Écrire comme on ravaude une chaussette
Vous avez remarqué comment nous traitons nos chaussettes ?
Nous commençons par acheter des chaussettes le moins cher possible, puis nous grognons, au choix parce que –
– La taille, c’est n’importe quoi, et t’as vu ? j’ai pris du 38-41 et mon talon arrive carrément ici, chuis quand même pas Berthe au grand pied, et c’est une honte, aucune élasticité et c’est une catastrophe, mes orteils jaillissent par les trous, et il suffit que je les porte une heure pour qu’elles aient besoin d’un tour de laveuse et –
Et pour finir nous leur reprochons leur statut de peu glorieux déchets en « acrylique majoritaire ». Car, obsolescence programmée : les chaussettes ne sont pas plus réparables que les téléphones.
Pourtant, le raccommodage, c’est un vrai savoir-faire, un art qu’on redécouvre, et qui mérite le respect.

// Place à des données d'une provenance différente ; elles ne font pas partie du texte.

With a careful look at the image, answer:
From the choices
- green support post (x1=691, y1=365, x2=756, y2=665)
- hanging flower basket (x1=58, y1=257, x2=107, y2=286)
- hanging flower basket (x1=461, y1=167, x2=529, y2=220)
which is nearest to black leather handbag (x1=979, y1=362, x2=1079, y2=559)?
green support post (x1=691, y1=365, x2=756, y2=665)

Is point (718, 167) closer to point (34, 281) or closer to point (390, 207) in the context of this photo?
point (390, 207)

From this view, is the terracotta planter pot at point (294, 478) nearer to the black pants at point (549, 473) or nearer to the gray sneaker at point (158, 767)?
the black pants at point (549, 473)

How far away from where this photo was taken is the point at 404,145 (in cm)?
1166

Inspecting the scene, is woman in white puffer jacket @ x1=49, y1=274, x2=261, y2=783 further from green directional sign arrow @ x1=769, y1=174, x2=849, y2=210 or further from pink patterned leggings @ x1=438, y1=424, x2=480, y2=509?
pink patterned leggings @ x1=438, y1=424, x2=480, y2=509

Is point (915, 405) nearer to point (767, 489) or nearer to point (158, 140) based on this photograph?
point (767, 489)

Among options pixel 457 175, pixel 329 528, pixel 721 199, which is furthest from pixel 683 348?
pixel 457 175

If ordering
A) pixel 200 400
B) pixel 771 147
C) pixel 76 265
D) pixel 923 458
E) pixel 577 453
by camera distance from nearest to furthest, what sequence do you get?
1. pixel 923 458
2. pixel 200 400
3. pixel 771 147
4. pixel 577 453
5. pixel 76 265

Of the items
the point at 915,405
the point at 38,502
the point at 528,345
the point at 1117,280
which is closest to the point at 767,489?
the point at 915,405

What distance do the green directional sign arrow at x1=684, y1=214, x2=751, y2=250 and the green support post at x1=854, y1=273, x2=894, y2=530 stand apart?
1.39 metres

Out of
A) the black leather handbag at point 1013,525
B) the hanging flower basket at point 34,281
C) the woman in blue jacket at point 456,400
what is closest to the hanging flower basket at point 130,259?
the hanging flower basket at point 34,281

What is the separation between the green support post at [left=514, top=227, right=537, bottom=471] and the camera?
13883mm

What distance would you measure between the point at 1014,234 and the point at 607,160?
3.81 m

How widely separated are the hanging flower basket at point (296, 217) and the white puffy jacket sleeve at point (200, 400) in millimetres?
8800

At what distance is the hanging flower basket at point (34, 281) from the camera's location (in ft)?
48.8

Par exemple : personne ne reprise efficacement en partant du milieu du trou. Il faut patiemment reconstruire le matériau à partir de là où il y a encore de la laine, arrimer la nouvelle fibre, doucement, surtout sans trop tirer, sans impatience (ce qui n’est pas possible, mais on fait comme si on était patient). Ainsi, on comble le défectueux, on réveille le disparu. On fait exister l’inexistant.

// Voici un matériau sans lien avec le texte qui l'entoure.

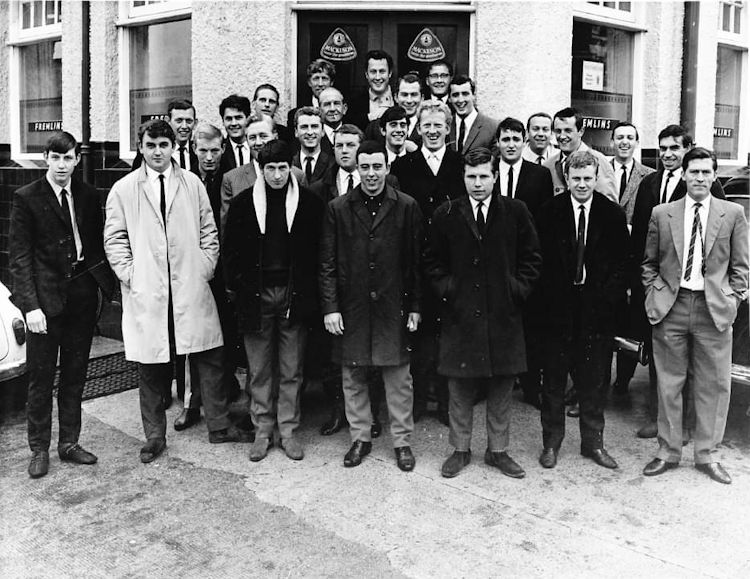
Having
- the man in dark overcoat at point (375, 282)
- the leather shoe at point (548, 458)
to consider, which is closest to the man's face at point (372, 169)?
the man in dark overcoat at point (375, 282)

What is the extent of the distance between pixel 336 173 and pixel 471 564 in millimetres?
2861

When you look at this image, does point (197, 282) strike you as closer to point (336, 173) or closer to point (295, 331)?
point (295, 331)

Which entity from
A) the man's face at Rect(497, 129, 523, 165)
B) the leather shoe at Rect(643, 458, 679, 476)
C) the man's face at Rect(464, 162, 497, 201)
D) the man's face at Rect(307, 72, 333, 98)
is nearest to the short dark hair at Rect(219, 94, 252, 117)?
the man's face at Rect(307, 72, 333, 98)

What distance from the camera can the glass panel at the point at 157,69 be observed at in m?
7.90

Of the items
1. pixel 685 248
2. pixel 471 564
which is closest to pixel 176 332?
pixel 471 564

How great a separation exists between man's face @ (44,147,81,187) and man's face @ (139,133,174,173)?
0.44 metres

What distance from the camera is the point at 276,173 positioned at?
481 cm

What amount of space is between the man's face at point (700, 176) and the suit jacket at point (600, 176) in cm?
59

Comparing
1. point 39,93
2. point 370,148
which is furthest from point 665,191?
point 39,93

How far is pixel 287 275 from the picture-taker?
495cm

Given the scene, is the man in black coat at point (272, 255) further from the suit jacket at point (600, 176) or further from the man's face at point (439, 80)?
the suit jacket at point (600, 176)

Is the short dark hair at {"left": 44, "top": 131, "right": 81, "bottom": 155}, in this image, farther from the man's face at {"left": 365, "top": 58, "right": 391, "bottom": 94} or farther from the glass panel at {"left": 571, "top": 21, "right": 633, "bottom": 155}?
the glass panel at {"left": 571, "top": 21, "right": 633, "bottom": 155}

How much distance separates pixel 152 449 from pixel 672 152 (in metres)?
4.02

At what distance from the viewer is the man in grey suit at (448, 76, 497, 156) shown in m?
5.86
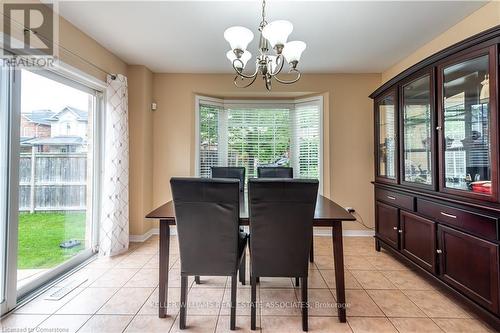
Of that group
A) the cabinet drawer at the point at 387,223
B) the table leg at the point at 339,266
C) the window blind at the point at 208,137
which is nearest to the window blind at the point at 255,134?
the window blind at the point at 208,137

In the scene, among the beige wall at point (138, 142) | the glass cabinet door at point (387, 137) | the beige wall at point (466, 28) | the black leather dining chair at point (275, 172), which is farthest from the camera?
the beige wall at point (138, 142)

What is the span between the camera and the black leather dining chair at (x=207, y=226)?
1.58 m

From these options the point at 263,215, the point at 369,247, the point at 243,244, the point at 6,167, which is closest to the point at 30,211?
the point at 6,167

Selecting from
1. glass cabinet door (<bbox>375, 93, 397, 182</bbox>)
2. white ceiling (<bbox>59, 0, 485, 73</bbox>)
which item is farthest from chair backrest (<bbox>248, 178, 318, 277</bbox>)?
glass cabinet door (<bbox>375, 93, 397, 182</bbox>)

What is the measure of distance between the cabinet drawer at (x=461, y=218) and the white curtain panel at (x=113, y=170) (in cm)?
322

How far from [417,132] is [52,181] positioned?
362 cm

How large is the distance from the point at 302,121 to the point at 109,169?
281 cm

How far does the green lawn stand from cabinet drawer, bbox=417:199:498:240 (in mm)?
3465

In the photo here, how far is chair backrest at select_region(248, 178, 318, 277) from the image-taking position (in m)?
1.57

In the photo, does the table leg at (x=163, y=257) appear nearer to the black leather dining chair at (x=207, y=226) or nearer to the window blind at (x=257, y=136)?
the black leather dining chair at (x=207, y=226)

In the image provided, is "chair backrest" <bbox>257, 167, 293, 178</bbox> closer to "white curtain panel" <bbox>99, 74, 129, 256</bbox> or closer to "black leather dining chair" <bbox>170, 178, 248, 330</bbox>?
"black leather dining chair" <bbox>170, 178, 248, 330</bbox>

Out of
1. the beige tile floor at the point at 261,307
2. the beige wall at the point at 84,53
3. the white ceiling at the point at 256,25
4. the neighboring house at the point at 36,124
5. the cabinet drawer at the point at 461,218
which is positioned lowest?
the beige tile floor at the point at 261,307

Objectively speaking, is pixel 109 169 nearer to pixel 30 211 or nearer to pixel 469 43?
pixel 30 211

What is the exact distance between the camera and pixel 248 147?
4047 millimetres
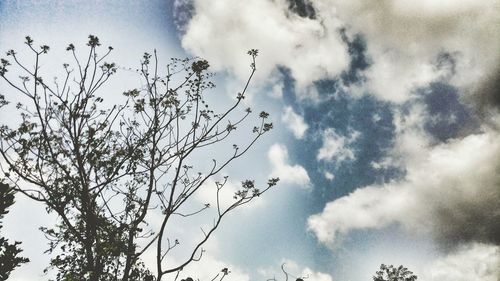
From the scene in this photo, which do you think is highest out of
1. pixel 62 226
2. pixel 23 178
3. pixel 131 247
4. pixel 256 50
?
pixel 256 50

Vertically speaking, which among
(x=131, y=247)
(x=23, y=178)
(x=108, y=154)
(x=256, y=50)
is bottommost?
(x=131, y=247)

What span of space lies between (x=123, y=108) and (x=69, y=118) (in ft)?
5.57

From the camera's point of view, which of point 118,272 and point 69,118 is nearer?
point 69,118

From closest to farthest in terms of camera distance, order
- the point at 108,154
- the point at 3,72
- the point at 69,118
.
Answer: the point at 3,72
the point at 69,118
the point at 108,154

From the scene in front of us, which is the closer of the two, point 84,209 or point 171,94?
point 84,209

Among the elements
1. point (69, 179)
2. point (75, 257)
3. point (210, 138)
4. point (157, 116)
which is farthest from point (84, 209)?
point (210, 138)

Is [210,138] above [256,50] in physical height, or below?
below

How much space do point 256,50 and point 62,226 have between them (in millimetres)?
8719

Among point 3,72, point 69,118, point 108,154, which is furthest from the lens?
point 108,154

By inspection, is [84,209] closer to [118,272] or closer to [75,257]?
[75,257]

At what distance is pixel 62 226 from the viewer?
10352mm

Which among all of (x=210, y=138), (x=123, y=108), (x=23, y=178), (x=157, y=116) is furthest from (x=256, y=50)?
(x=23, y=178)

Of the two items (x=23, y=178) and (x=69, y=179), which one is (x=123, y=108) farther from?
(x=23, y=178)

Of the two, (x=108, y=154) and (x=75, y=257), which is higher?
(x=108, y=154)
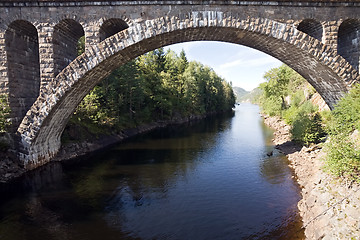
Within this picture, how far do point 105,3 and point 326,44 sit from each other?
11.5 metres

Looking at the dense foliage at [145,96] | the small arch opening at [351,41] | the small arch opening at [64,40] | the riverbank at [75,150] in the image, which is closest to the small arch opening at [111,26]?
the small arch opening at [64,40]

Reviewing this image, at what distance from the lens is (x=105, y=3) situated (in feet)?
36.4

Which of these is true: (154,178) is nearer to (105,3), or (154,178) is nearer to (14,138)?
(14,138)

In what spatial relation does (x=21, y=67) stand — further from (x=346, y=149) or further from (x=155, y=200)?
(x=346, y=149)

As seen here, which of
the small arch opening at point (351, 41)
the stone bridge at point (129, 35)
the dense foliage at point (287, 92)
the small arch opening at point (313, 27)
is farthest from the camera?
the dense foliage at point (287, 92)

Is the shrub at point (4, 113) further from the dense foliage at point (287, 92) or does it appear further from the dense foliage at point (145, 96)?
the dense foliage at point (287, 92)

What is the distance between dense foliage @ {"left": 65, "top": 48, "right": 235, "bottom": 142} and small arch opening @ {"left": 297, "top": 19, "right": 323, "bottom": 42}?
54.0ft

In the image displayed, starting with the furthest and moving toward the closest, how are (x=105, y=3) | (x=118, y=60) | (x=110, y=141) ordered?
(x=110, y=141), (x=118, y=60), (x=105, y=3)

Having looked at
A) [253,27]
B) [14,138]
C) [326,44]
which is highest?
[253,27]

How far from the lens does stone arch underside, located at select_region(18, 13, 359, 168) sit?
36.6 ft

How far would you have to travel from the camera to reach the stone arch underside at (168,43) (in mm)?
11156

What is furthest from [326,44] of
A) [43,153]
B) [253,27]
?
[43,153]

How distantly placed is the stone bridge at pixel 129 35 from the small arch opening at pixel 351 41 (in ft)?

Ça vous rappelle quelque chose ?
Si vous êtes autrice, si vous êtes auteur, peut-être que oui. Car je suis persuadée que l’on écrit ainsi : comme on ravaude une chaussette 1 , en commençant par là où on a de la matière pour se lancer vers là où on n’en a pas. Du plus sûr au moins sûr, du plus solide au plus brumeux. Des bords du vide vers l’immensité du vide. (De la vie vers la mort.)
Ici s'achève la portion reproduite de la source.